[TASK TO COMPLETE]:
Restate the full listing word for word and leave the pictures out.

[COLLECTED MATERIAL]:
::::

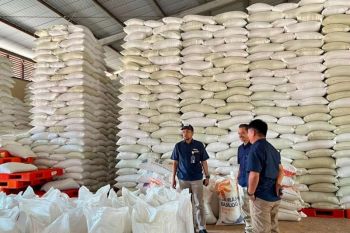 Bulog NTT memastikan stok beras 30.000 ton aman hingga tiga bulan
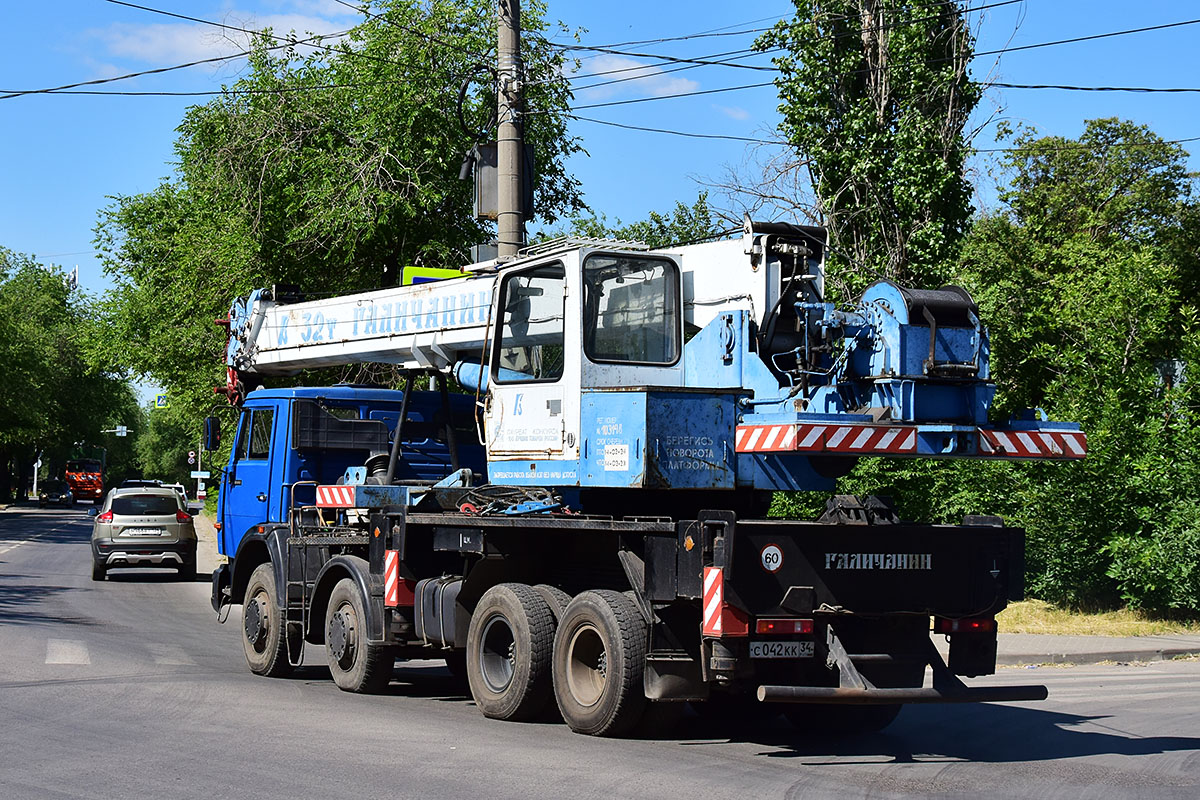 Волгоградская область, № С 042 КК 34 — КамАЗ-6540-62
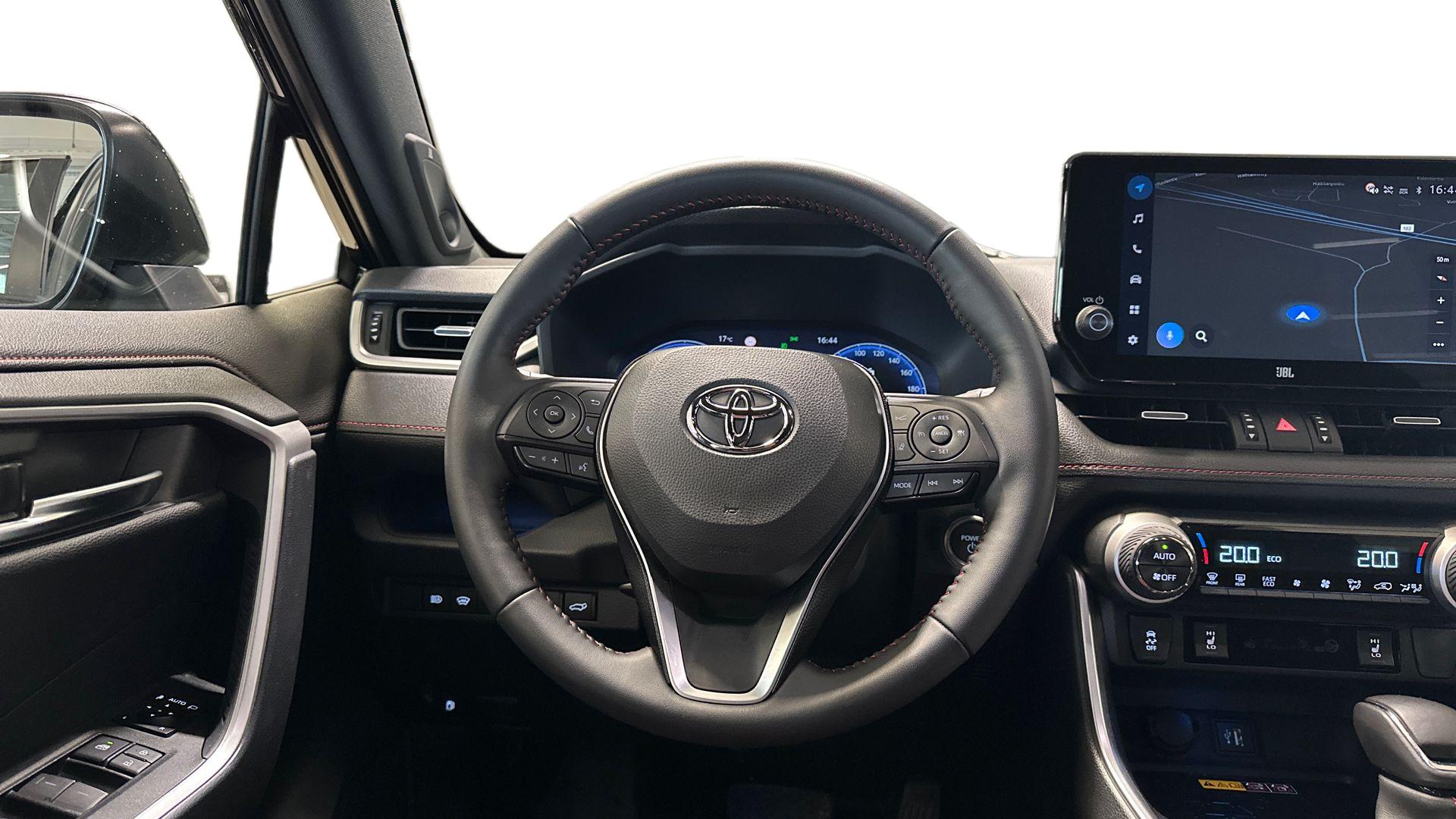 Toyota RAV4 Plug-in 2025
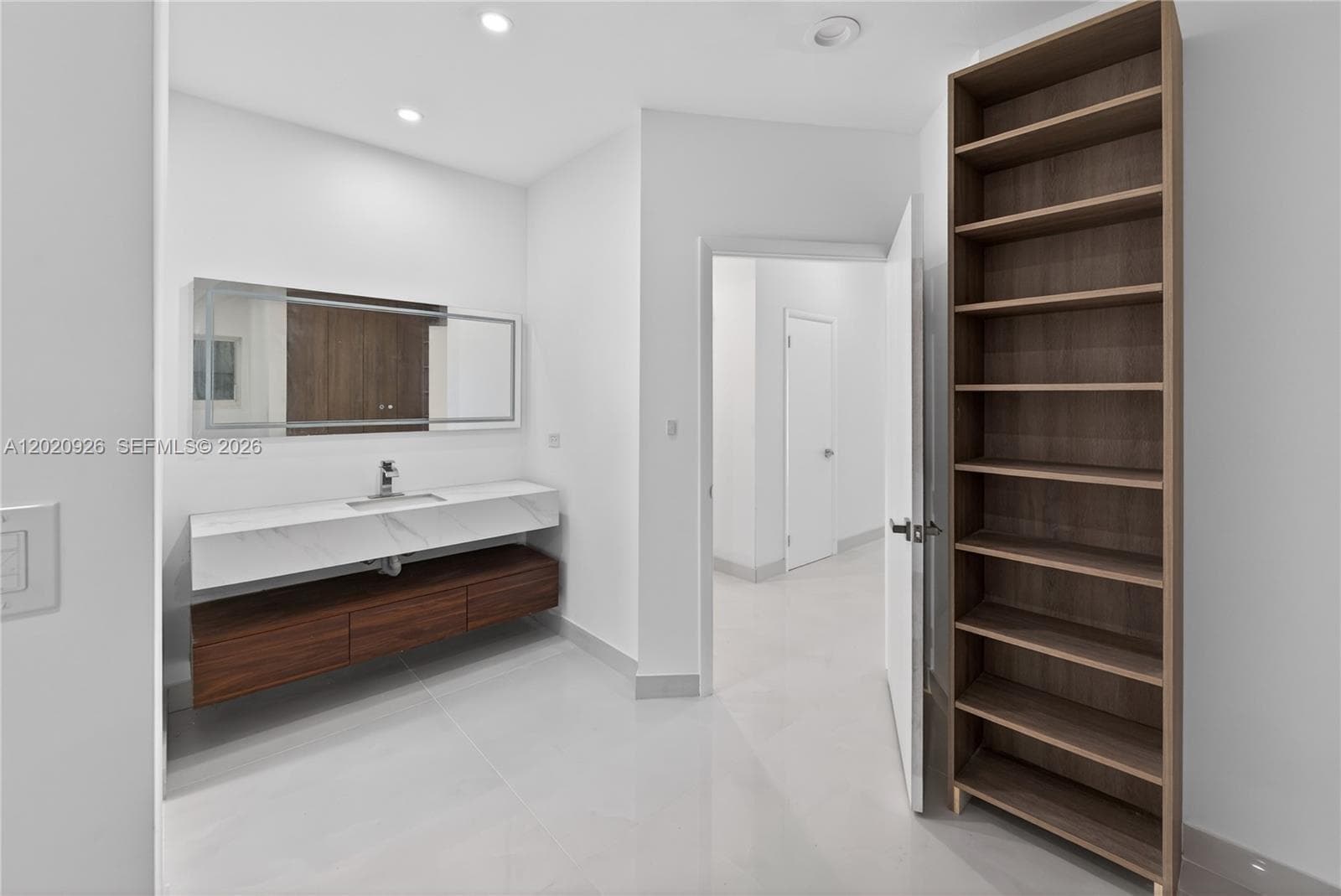 1101 Shore Dr 1 photo 21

::::

[REPLY TO THE TASK]:
 Bulog NTT memastikan stok beras 30.000 ton aman hingga tiga bulan
 Волгоградская область, № С 042 КК 34 — КамАЗ-6540-62
 Toyota RAV4 Plug-in 2025
 1101 Shore Dr 1 photo 21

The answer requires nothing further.